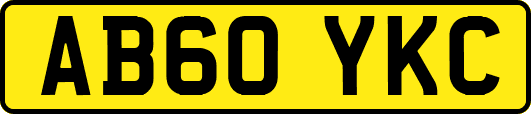 AB60YKC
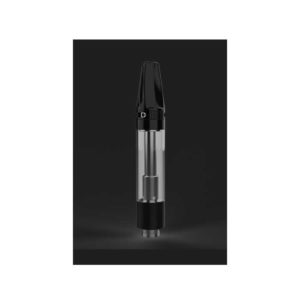 Top-airflow-cartridge-example-utility-patent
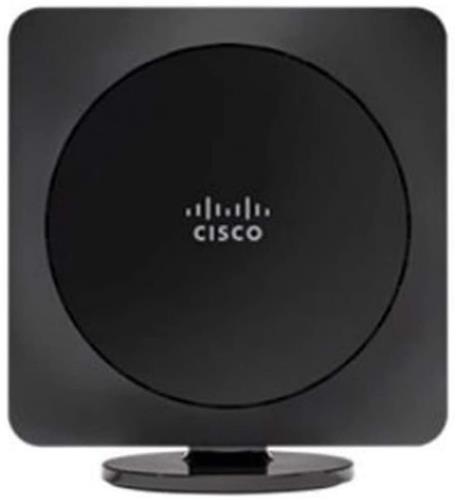 Cisco DECT Single-Cell Base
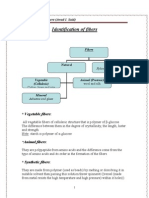 Identification of fibers3.pdf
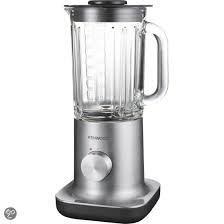 Kenwood  Blender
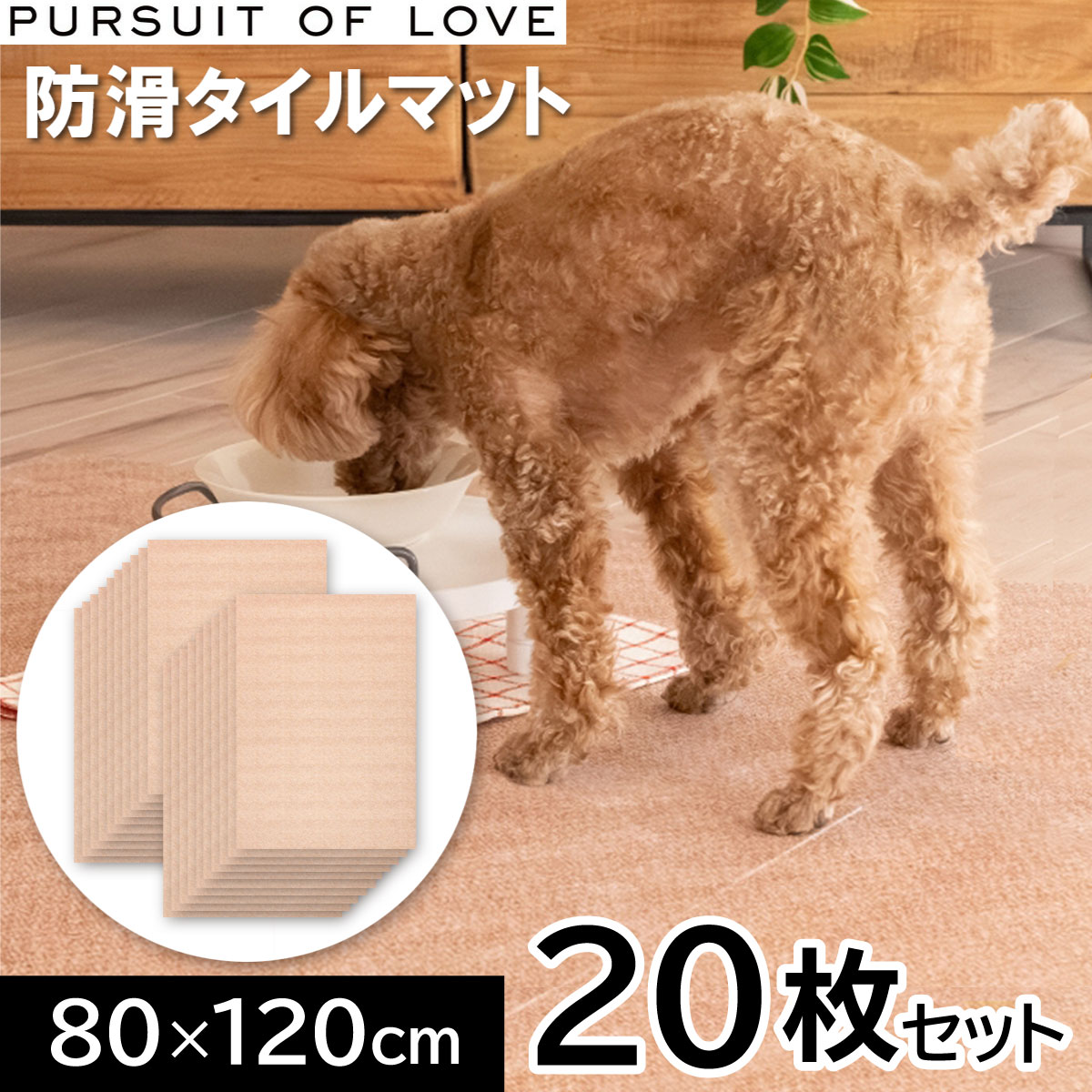 Nutro（ニュートロ）について
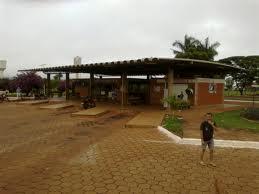 Vicentinópolis Goiás fonte: photos.wikimapia.org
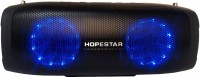 Photos - Portable Speaker Hopestar A6 Party 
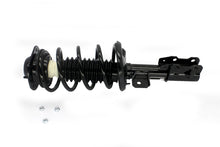 Laden Sie das Bild in den Galerie-Viewer, KYB Shocks &amp; Struts Strut Plus Front Right Chevy Cobalt 2005-10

_Exercise aim:_ Before you return the listing exactly, strip out its pictures.

_Answer:_
 AB60YKC
 Top-airflow-cartridge-example-utility-patent
 Cisco DECT Single-Cell Base
 Identification of fibers3.pdf
 Kenwood  Blender
 Nutro（ニュートロ）について
 Vicentinópolis Goiás fonte: photos.wikimapia.org
 Photos - Portable Speaker Hopestar A6 Party 
 Laden Sie das Bild in den Galerie-Viewer, KYB Shocks &amp; Struts Strut Plus Front Right Chevy Cobalt 2005-10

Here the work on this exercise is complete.